## TEXT EXCERPT
++++++++

Seeking advice for my bachelor's thesis.. Is it possible to have Blender periodically call my python code?

Hello, everyone!

I am currently writing my bachelor’s thesis in information technology, and I really need some help from someone familiar with Blender’s internals. Edit: I would like to apologise if this kind of content is not welcome here, but this seemed like the best possible place I could ask.

Edit2: Thank’s to Strike_Digital’s answer I think I now have a solution, or at least a very good starting point to solving my problem. Thanks, Blender community, very cool. Makes me want to contribute at some point:)

The Problem

I’ll try to give the shortest possible explanation without going into why I need this too much. (I will explain what I’m building in the next section)

I need code (Python or C++, not crucial) to run in parallel with Blender and have access to the scene data.
Thread safety would almost certainly be an issue, so a better alternative would maybe be if I was somehow able to get Blender to call my code periodically at a relatively stable interval (like a game engine OnUpdate function). Basically the only requirement for this code is to be able to access the scene data either at any time, or at short intervals. Well, and not be sandboxed I guess :).

++++++++

## WRITTEN INSTRUCTION A
In the Blender post, why does the writer prefer having Blender call the code periodically over running it in parallel with Blender?

[Scene question records]

++++++++

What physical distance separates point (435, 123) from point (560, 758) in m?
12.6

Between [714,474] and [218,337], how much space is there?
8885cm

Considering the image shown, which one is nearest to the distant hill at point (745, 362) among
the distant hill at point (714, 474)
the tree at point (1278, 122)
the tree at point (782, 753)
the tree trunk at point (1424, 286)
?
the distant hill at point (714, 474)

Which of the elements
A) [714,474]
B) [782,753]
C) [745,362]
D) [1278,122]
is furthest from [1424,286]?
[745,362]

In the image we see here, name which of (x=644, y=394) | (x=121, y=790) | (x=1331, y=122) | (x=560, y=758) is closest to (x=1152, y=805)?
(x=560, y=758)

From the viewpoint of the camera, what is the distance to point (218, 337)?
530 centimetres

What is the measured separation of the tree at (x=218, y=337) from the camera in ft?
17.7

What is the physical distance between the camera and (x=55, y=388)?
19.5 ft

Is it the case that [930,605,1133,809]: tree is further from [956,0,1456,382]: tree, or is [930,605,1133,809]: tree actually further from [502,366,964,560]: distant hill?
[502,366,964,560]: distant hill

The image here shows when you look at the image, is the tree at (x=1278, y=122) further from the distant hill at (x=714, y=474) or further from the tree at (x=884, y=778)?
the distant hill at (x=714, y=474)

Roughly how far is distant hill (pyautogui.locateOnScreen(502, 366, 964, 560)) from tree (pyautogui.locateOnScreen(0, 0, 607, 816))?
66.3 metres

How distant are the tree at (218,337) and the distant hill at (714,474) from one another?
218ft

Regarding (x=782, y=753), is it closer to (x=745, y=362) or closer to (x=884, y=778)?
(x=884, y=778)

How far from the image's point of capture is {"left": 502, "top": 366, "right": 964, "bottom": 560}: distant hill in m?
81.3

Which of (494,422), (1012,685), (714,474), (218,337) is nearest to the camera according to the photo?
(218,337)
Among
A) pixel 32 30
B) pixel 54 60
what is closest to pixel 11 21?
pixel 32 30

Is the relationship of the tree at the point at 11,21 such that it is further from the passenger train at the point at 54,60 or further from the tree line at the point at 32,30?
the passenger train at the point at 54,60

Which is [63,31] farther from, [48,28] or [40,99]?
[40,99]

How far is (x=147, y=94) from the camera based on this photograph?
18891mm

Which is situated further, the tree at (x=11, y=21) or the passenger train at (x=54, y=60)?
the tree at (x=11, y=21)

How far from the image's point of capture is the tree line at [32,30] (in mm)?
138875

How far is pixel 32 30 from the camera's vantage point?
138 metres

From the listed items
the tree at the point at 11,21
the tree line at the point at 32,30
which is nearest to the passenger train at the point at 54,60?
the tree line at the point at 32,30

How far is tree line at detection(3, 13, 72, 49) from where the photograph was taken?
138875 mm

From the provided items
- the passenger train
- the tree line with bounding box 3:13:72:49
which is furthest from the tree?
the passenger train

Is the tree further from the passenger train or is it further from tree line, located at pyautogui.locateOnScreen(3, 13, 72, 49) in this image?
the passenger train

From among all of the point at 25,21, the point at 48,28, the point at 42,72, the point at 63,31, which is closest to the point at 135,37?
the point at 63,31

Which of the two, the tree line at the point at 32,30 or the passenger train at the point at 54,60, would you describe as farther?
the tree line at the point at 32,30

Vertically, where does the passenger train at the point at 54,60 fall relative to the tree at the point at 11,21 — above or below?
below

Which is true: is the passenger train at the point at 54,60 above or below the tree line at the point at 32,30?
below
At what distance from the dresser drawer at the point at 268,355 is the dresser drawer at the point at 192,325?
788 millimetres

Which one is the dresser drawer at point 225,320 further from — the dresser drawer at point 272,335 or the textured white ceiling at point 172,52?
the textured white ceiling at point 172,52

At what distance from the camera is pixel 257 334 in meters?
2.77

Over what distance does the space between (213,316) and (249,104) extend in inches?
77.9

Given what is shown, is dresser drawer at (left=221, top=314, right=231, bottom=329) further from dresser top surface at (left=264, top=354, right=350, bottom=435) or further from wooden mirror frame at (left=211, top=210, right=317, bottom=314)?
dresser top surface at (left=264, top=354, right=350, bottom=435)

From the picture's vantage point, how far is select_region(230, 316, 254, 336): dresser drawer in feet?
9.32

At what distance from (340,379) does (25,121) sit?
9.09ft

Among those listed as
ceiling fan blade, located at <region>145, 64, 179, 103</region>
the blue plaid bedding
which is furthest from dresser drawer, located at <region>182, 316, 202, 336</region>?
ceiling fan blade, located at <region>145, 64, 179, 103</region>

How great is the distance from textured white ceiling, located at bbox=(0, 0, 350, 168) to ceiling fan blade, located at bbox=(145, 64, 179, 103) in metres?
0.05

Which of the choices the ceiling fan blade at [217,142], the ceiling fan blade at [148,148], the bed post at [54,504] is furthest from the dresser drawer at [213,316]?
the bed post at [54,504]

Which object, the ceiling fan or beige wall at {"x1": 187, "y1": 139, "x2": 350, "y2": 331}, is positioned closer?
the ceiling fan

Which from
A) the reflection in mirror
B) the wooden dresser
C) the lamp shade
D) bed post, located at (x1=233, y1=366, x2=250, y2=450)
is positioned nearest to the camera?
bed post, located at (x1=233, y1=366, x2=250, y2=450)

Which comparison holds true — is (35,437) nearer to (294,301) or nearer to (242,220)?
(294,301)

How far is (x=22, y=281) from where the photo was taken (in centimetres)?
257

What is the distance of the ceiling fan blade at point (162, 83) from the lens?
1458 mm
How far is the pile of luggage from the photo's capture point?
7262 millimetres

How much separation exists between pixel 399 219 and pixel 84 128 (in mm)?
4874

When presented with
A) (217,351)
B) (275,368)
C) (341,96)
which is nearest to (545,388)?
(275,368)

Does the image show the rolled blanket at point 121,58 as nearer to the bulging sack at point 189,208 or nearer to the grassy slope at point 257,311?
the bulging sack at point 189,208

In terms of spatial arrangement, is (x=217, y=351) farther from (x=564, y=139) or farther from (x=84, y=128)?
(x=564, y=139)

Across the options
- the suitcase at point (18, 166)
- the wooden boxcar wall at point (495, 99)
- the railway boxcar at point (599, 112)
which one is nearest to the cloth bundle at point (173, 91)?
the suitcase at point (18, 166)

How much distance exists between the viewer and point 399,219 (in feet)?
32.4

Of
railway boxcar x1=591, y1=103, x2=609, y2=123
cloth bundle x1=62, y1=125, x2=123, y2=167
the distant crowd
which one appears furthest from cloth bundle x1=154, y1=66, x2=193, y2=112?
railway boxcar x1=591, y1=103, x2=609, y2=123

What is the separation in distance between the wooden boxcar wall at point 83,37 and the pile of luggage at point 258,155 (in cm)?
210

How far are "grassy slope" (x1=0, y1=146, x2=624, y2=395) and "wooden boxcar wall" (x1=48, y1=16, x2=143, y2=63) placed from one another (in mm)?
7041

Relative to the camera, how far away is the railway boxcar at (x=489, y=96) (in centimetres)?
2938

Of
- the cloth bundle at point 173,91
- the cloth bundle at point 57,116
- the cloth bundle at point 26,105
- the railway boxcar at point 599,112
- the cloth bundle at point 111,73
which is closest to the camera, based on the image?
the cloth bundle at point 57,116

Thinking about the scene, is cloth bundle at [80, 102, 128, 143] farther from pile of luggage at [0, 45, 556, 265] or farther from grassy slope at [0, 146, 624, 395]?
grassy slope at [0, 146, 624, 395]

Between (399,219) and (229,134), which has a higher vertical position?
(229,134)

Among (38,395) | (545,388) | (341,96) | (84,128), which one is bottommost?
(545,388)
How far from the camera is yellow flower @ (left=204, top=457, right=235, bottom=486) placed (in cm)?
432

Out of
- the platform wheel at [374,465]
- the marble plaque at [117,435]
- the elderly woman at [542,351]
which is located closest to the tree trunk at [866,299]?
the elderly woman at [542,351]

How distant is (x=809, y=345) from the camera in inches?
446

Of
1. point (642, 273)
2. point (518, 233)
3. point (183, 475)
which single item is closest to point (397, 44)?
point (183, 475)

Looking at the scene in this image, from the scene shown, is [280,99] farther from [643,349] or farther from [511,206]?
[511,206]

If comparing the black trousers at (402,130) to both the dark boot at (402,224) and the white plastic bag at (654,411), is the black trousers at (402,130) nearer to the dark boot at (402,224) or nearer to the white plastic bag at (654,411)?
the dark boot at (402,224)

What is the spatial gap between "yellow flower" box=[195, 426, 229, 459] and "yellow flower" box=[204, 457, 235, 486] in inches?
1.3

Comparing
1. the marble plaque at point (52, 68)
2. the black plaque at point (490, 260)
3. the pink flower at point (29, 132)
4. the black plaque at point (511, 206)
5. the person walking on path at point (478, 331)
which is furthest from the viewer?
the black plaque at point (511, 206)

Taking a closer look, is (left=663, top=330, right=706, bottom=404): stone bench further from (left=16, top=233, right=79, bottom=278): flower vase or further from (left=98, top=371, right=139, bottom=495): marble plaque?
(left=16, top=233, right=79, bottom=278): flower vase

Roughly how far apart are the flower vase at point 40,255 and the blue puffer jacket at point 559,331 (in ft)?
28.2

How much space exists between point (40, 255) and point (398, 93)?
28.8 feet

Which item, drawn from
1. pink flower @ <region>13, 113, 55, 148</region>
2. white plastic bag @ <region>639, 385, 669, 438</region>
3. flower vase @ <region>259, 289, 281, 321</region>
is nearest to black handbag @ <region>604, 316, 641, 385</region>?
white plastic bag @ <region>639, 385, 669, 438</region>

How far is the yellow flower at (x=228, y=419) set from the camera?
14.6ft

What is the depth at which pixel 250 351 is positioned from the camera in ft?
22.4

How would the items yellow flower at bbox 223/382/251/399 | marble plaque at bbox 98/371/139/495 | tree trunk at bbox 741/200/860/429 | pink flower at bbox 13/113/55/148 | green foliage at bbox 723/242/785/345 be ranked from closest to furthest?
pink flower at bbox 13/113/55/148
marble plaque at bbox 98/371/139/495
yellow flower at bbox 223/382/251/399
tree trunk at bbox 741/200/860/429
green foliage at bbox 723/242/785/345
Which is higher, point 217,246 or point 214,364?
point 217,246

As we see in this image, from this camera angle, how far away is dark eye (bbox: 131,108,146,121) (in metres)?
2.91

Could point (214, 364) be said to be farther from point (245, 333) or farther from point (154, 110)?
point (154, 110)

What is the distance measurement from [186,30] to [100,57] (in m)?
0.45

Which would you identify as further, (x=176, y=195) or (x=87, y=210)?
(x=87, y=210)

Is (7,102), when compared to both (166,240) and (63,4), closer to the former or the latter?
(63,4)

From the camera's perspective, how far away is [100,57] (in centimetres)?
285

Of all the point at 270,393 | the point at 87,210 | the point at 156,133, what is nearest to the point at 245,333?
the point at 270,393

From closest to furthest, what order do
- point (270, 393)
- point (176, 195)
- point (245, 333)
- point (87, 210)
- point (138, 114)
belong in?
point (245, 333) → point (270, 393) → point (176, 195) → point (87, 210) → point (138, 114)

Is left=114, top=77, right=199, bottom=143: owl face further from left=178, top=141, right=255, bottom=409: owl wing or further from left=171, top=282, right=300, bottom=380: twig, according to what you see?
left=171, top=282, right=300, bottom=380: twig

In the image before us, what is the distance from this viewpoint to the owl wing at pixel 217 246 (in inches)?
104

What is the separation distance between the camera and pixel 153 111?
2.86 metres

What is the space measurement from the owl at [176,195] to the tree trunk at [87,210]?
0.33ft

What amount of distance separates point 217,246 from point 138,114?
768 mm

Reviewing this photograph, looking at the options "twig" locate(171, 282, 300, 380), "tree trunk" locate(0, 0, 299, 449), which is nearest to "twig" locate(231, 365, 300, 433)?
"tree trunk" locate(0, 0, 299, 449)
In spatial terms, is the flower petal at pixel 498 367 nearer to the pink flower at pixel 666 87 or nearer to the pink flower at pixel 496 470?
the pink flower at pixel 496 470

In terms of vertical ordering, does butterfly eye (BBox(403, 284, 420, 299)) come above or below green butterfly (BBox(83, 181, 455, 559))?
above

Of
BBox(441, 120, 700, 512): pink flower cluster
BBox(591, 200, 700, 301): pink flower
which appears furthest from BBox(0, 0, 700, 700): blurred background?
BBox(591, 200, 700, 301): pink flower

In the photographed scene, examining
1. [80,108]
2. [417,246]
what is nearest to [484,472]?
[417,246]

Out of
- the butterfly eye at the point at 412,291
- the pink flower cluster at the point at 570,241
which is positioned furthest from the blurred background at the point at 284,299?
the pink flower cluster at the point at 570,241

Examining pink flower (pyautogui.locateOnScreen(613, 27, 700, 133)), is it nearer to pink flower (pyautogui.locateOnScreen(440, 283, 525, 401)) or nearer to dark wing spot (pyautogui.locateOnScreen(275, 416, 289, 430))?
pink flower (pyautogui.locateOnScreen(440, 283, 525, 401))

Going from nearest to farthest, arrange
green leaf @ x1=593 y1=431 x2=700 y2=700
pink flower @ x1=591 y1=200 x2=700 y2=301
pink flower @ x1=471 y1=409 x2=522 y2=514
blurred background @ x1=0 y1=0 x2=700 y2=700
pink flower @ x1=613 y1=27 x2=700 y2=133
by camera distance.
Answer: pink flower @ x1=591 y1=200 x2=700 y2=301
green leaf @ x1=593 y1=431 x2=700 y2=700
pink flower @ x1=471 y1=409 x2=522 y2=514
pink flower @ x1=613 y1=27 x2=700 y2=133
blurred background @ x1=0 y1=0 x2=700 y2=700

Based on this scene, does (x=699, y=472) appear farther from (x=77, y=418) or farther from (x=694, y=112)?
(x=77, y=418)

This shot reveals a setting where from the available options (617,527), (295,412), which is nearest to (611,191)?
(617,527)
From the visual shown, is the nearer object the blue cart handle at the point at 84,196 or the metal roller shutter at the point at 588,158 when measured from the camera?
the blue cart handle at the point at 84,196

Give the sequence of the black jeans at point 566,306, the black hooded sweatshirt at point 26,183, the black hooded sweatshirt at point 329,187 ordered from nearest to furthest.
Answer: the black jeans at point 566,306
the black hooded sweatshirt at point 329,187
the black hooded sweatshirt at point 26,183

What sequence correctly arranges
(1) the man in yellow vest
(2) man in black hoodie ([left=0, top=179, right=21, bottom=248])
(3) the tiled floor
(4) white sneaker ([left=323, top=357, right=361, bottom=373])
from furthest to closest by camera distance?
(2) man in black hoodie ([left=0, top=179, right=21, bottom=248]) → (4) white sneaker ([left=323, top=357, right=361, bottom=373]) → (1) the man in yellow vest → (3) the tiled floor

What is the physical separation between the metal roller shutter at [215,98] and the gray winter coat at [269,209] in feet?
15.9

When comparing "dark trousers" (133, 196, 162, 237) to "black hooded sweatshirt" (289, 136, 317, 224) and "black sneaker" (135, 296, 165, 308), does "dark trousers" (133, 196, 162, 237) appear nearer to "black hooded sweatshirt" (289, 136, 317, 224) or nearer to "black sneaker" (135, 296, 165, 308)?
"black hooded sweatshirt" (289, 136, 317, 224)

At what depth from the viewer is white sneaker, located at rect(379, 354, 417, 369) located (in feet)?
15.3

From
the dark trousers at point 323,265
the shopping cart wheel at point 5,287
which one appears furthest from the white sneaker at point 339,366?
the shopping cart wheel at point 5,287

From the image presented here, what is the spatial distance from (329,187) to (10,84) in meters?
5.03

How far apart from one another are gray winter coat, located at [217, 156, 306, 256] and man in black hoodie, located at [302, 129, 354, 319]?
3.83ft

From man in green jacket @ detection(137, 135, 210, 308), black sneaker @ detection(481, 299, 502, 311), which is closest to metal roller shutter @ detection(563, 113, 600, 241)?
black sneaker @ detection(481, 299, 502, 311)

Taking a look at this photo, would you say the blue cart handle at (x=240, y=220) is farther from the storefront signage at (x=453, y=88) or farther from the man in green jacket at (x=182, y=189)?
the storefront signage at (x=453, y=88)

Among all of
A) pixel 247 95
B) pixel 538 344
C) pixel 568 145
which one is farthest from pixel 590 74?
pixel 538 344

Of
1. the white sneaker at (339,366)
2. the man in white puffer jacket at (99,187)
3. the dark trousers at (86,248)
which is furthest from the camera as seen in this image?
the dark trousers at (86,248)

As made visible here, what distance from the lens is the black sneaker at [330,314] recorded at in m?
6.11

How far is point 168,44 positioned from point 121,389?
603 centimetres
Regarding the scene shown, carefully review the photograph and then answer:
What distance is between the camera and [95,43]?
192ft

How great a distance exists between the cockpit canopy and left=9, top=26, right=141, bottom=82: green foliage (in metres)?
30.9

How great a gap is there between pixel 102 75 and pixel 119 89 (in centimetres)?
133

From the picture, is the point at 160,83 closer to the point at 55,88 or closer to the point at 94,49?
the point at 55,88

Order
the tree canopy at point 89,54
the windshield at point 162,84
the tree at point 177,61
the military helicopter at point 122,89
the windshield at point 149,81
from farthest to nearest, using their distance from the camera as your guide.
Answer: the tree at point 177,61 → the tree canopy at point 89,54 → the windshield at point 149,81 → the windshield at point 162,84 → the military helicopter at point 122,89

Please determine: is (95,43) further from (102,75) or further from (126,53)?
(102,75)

++++++++

## WRITTEN INSTRUCTION B
Report every line of the listing that contains the word "military".

## WRITTEN ANSWER A
The writer expects thread safety would almost certainly be an issue if the code ran in parallel with Blender. A periodic call at a relatively stable interval, like a game engine OnUpdate function, seemed a better alternative.

## WRITTEN ANSWER B
the military helicopter at point 122,89
Answer: the tree at point 177,61 → the tree canopy at point 89,54 → the windshield at point 149,81 → the windshield at point 162,84 → the military helicopter at point 122,89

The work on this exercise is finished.